Candace Johnson, a barista at Starbucks, said she had been taking her 8-year-old son to the library on Chicago's North Side.

I'm trying to be as patient as possible, but the longer it takes, I don't know what else I'm going to do with my child, she said after the strike was extended.

Former Chicago City Council member Dick Simpson said Emanuel may have made a mistake by going to court to block the strike.

If I were advising the mayor, I would have advised him to be patient for a couple of days, said Simpson, a political science professor at the University of Illinois at Chicago. By waiting, Emanuel could have put the onus on the teachers if they rejected the contract later this week, Simpson said.

Both sides appeared to win some concessions, according to details of the tentative agreement released by the parties.

Emanuel compromised on the design of the first update of the evaluation system for Chicago teachers in 40 years.
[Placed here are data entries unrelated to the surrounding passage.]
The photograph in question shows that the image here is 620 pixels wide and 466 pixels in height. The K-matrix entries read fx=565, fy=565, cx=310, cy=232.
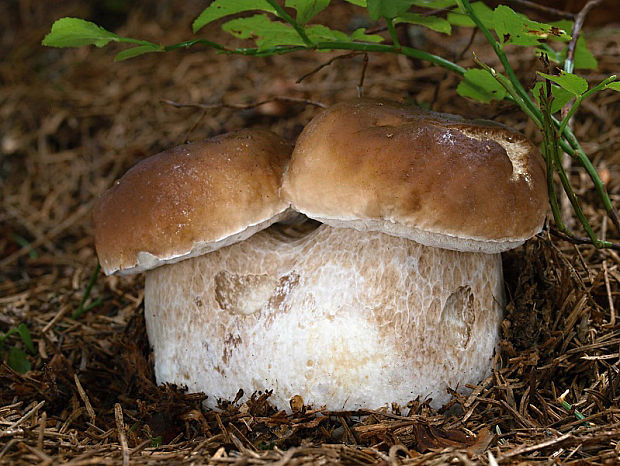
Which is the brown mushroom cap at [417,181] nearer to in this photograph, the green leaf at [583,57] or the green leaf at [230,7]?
the green leaf at [230,7]

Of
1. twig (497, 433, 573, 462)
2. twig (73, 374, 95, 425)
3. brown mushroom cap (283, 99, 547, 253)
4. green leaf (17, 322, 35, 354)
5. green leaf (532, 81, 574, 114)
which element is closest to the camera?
twig (497, 433, 573, 462)

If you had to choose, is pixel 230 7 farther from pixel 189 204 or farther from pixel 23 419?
pixel 23 419

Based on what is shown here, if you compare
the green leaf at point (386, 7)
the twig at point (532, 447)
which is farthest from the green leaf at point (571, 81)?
the twig at point (532, 447)

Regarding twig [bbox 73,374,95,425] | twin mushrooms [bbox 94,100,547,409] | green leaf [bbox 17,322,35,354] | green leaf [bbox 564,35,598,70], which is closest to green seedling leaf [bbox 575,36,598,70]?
green leaf [bbox 564,35,598,70]

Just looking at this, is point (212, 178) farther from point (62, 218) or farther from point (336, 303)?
point (62, 218)

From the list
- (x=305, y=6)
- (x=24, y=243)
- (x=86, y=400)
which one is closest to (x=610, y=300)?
(x=305, y=6)

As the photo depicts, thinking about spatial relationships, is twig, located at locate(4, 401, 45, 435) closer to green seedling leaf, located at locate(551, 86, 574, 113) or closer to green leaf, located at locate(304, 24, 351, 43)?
green leaf, located at locate(304, 24, 351, 43)
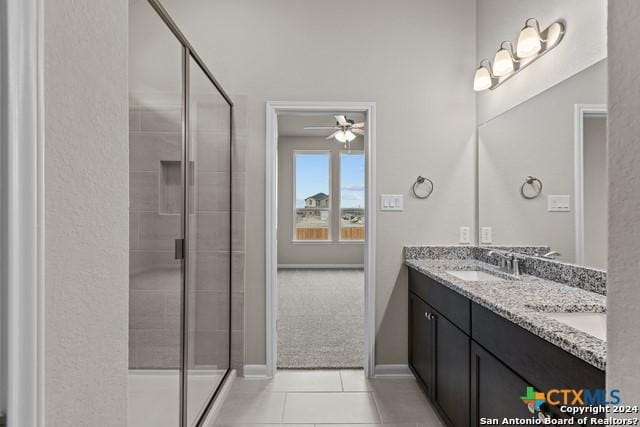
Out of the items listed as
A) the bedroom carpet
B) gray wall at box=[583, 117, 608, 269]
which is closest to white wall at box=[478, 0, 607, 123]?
gray wall at box=[583, 117, 608, 269]

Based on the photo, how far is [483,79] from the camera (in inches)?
108

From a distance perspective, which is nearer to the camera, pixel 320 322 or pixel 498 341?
pixel 498 341

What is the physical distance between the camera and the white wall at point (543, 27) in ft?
6.12

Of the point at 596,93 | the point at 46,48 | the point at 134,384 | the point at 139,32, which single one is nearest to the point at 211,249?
the point at 134,384

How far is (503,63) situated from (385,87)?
0.82 m

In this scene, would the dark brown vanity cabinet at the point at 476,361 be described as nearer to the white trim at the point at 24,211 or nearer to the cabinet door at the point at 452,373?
the cabinet door at the point at 452,373

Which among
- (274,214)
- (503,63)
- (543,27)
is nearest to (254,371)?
(274,214)

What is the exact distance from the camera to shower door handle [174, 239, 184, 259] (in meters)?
1.90

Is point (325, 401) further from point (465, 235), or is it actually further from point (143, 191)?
point (143, 191)

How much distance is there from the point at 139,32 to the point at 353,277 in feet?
19.9

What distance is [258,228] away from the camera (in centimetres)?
296

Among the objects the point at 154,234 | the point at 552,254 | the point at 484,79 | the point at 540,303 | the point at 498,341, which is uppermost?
the point at 484,79

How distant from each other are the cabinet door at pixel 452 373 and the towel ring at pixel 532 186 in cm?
89

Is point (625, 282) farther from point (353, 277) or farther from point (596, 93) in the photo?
point (353, 277)
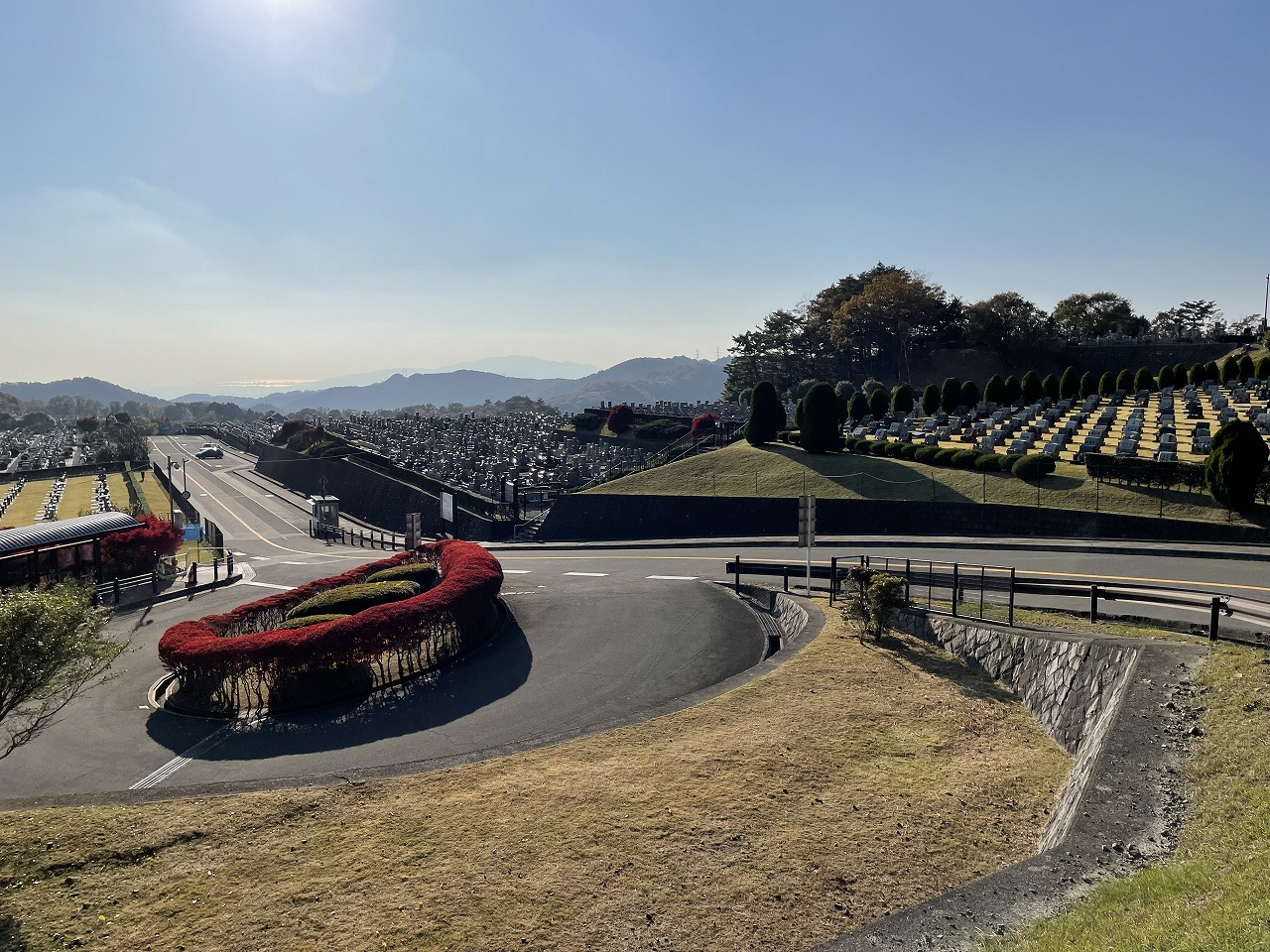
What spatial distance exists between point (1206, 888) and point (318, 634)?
13894 mm

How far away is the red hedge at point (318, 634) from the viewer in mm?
14000

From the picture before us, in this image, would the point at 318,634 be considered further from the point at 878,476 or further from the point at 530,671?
the point at 878,476

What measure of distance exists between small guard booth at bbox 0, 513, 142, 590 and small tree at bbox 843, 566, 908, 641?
25050mm

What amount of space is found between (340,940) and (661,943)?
2.73m

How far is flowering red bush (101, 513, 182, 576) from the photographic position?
26922 millimetres

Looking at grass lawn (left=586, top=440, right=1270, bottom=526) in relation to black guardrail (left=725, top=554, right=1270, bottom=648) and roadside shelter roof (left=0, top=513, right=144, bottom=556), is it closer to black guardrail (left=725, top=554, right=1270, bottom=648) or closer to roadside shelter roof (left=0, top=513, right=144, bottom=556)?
black guardrail (left=725, top=554, right=1270, bottom=648)

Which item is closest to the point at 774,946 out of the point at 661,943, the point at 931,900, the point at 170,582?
the point at 661,943

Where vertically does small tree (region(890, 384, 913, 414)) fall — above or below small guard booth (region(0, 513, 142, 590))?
above

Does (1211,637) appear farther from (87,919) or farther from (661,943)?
(87,919)

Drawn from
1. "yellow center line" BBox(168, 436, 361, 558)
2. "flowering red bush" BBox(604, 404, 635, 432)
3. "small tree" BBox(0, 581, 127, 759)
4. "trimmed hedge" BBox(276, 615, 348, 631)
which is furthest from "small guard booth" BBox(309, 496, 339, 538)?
"small tree" BBox(0, 581, 127, 759)

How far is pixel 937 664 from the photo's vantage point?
13148 mm

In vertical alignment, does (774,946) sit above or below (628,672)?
above

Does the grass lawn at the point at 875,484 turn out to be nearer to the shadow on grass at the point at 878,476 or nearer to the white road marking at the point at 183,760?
the shadow on grass at the point at 878,476

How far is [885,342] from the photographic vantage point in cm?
7375
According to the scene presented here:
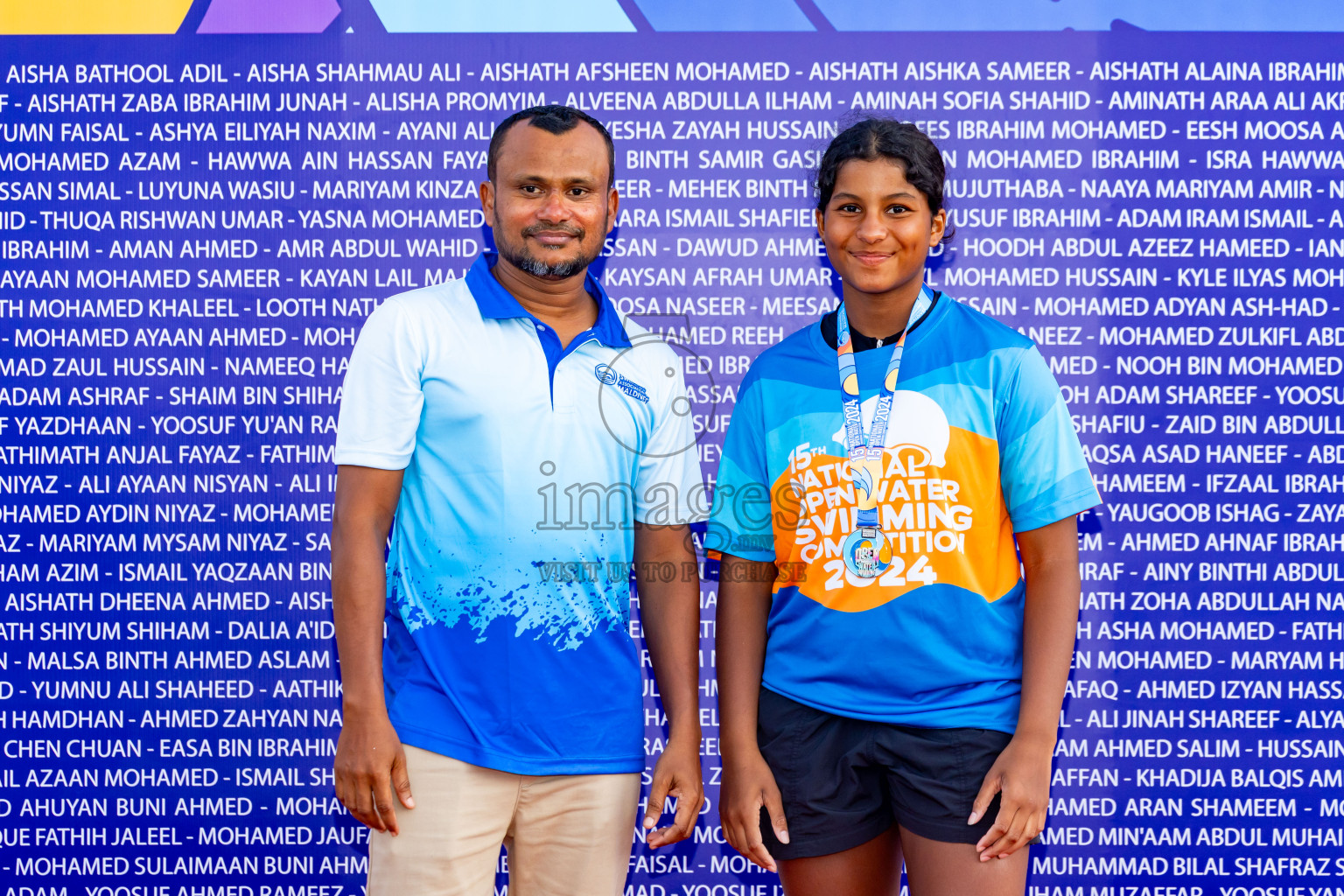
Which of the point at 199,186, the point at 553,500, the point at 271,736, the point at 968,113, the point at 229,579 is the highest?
the point at 968,113

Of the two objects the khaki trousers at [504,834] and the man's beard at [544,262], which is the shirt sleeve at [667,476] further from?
the khaki trousers at [504,834]

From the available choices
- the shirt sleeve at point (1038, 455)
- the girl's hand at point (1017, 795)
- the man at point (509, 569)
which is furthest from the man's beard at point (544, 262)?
the girl's hand at point (1017, 795)

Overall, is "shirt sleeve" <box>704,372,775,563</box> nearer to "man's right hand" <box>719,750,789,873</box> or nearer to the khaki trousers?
"man's right hand" <box>719,750,789,873</box>

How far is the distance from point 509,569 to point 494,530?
9cm

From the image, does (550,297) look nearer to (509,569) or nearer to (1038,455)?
(509,569)

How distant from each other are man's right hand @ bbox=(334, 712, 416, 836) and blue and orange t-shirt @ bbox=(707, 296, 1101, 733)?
0.78 m

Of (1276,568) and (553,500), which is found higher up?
(553,500)

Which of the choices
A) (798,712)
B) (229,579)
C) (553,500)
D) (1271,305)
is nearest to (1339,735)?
(1271,305)

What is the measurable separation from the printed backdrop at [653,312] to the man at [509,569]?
0.64 metres

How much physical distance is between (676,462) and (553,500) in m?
0.31

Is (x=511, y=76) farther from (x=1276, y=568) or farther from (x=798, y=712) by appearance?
(x=1276, y=568)

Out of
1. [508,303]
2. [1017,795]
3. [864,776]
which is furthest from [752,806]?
[508,303]

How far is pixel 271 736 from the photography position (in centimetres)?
257

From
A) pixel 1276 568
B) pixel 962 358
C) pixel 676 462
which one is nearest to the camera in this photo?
pixel 962 358
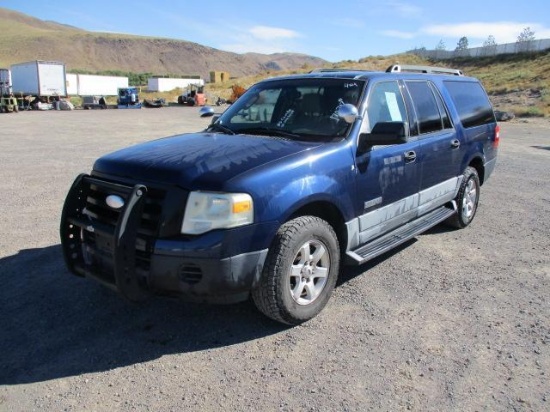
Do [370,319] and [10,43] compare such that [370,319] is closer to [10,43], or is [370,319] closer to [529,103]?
[529,103]

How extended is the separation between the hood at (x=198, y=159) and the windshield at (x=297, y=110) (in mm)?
283

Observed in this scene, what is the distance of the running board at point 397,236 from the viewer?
4.14m

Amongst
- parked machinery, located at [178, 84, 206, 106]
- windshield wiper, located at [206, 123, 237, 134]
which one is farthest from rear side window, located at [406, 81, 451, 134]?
parked machinery, located at [178, 84, 206, 106]

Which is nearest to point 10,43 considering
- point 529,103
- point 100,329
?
point 529,103

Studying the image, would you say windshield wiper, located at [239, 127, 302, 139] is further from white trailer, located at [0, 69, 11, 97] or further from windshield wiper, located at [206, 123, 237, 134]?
white trailer, located at [0, 69, 11, 97]

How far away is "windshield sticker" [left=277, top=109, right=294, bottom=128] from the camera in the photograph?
4.42 metres

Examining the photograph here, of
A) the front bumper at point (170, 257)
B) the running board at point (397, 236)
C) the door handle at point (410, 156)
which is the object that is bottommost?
the running board at point (397, 236)

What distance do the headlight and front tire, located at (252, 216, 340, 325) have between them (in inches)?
15.4

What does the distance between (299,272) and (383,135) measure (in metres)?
1.33

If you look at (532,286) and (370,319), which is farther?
(532,286)

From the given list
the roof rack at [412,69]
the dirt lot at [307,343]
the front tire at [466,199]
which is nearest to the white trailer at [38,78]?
the dirt lot at [307,343]

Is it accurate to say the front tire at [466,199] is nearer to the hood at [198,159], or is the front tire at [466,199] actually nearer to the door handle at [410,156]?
the door handle at [410,156]

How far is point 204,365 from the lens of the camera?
10.6ft

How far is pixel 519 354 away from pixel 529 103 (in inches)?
1390
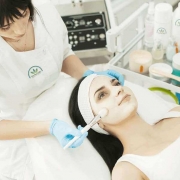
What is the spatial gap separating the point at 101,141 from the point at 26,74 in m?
0.45

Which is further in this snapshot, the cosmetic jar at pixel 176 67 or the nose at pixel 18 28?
the cosmetic jar at pixel 176 67

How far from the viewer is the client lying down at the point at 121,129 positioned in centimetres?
117

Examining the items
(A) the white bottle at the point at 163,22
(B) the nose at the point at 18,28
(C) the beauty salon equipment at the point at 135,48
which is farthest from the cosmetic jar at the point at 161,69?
(B) the nose at the point at 18,28

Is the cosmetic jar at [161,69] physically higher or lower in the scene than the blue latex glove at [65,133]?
higher

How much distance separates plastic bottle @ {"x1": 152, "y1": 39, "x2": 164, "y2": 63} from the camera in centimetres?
157

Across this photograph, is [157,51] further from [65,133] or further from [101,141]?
[65,133]

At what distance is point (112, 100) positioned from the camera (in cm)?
129

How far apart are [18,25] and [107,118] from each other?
517 millimetres

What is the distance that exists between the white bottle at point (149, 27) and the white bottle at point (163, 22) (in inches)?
2.6

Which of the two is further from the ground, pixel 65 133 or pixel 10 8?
pixel 10 8

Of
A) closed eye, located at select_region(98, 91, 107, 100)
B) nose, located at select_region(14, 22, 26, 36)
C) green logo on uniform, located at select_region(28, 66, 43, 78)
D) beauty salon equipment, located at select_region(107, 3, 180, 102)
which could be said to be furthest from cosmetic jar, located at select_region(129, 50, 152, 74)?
nose, located at select_region(14, 22, 26, 36)

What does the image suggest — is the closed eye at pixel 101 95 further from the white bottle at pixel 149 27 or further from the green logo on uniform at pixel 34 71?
the white bottle at pixel 149 27

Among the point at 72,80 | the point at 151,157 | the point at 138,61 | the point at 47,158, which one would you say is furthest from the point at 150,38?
the point at 47,158

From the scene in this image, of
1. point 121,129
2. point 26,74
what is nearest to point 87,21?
point 26,74
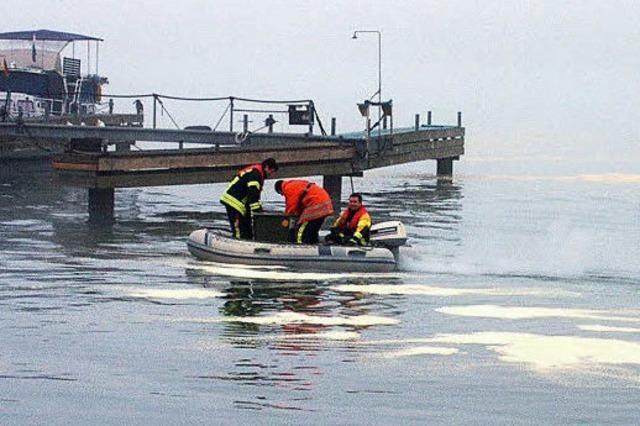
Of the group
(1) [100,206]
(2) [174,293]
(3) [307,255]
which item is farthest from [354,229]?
(1) [100,206]

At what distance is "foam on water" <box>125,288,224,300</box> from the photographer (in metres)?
20.6

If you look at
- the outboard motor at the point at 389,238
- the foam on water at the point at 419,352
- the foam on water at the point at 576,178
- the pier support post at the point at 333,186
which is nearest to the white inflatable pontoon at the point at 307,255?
the outboard motor at the point at 389,238

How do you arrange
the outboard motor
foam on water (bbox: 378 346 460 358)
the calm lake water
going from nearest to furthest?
1. the calm lake water
2. foam on water (bbox: 378 346 460 358)
3. the outboard motor

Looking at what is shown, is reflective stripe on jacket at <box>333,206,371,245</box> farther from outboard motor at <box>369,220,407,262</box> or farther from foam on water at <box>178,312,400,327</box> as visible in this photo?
foam on water at <box>178,312,400,327</box>

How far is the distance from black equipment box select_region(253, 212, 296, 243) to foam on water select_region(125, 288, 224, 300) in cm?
389

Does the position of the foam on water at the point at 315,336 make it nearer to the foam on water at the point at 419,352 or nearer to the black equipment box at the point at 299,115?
the foam on water at the point at 419,352

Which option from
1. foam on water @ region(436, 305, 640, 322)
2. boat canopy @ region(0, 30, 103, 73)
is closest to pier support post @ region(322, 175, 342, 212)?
foam on water @ region(436, 305, 640, 322)

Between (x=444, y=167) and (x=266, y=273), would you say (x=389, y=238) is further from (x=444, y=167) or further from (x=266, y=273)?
(x=444, y=167)

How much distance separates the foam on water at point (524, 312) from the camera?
63.3 feet

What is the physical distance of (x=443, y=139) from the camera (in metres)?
52.2

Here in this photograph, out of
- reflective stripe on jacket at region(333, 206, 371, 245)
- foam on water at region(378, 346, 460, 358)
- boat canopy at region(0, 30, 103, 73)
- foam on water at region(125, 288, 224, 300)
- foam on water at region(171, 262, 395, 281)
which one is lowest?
foam on water at region(378, 346, 460, 358)

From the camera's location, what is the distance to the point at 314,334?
1730cm

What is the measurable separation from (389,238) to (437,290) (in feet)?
12.6

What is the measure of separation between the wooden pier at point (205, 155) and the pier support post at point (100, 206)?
0.07 ft
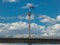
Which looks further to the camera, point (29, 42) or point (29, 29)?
point (29, 29)

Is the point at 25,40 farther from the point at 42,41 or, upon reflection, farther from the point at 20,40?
the point at 42,41

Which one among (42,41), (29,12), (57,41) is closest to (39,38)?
(42,41)

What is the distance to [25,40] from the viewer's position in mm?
80188

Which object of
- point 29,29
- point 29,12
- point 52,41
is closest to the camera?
point 52,41

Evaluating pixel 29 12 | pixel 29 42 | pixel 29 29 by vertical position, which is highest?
pixel 29 12

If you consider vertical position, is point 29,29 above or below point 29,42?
→ above

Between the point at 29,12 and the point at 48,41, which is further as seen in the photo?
the point at 29,12

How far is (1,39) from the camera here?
80.3 meters

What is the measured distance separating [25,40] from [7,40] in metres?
8.43

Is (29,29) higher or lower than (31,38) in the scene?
higher

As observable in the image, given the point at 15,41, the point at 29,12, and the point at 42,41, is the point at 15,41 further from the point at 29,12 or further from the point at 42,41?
the point at 29,12

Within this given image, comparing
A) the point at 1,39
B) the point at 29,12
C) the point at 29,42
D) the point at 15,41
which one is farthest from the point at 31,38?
the point at 29,12

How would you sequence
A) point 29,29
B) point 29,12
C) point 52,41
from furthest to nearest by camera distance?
point 29,12, point 29,29, point 52,41

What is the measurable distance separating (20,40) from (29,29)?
49.1ft
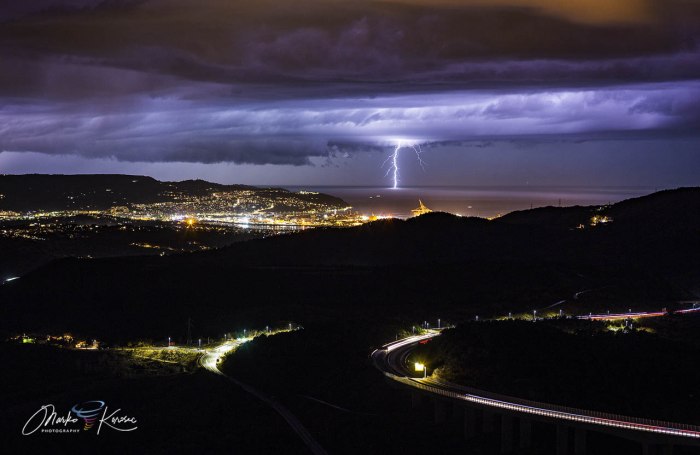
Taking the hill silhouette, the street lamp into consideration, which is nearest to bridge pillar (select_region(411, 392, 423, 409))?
the street lamp

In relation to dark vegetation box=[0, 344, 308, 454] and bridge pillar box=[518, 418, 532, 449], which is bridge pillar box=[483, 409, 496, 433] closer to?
bridge pillar box=[518, 418, 532, 449]

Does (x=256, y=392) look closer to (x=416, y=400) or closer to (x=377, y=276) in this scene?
(x=416, y=400)

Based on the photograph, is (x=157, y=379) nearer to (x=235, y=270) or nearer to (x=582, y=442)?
(x=582, y=442)

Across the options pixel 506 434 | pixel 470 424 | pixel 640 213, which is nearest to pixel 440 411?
pixel 470 424

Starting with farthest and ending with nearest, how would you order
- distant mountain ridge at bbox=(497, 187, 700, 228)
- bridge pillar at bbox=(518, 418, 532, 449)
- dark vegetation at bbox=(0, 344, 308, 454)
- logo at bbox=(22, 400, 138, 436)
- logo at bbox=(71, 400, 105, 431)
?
1. distant mountain ridge at bbox=(497, 187, 700, 228)
2. logo at bbox=(71, 400, 105, 431)
3. logo at bbox=(22, 400, 138, 436)
4. dark vegetation at bbox=(0, 344, 308, 454)
5. bridge pillar at bbox=(518, 418, 532, 449)

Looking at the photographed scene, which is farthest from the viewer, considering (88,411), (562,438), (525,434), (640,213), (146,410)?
(640,213)

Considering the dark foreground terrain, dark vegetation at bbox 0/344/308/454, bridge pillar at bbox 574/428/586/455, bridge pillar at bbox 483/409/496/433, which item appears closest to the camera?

He agreed to phase in the new plan over several years and reduced the weighting of standardized test results in reviewing teachers.

Teachers won some job-security protections and prevented the introduction of merit pay in their contract.

NATIONAL DEBATE

The Chicago strike has shone a bright light on a fierce national debate over how to reform failing inner-city schools. The union believes that more money and resources should be given to neighborhood public schools to help them improve.

Emanuel and a legion of financiers and philanthropists believe that failing schools should be closed and reopened with new staff to give the students the best chance of improving.

The agreement calls for a 3 percent pay raise for teachers this year and 2 percent in each of the next two years. If the agreement is extended for an optional fourth year, teachers get a 3 percent increase. The deal would result in an average 17.6 percent increase over four years, the district said. Chicago union teachers make an average of about $76,000 annually.

The deal could exacerbate the Chicago Public Schools financial crisis. Emanuel said the contract will cost $295 million over four years, or $74 million per year.

Debt rating agencies had previously warned that the new agreement with teachers could bust the school district budget and lead to a downgrade of its credit rating.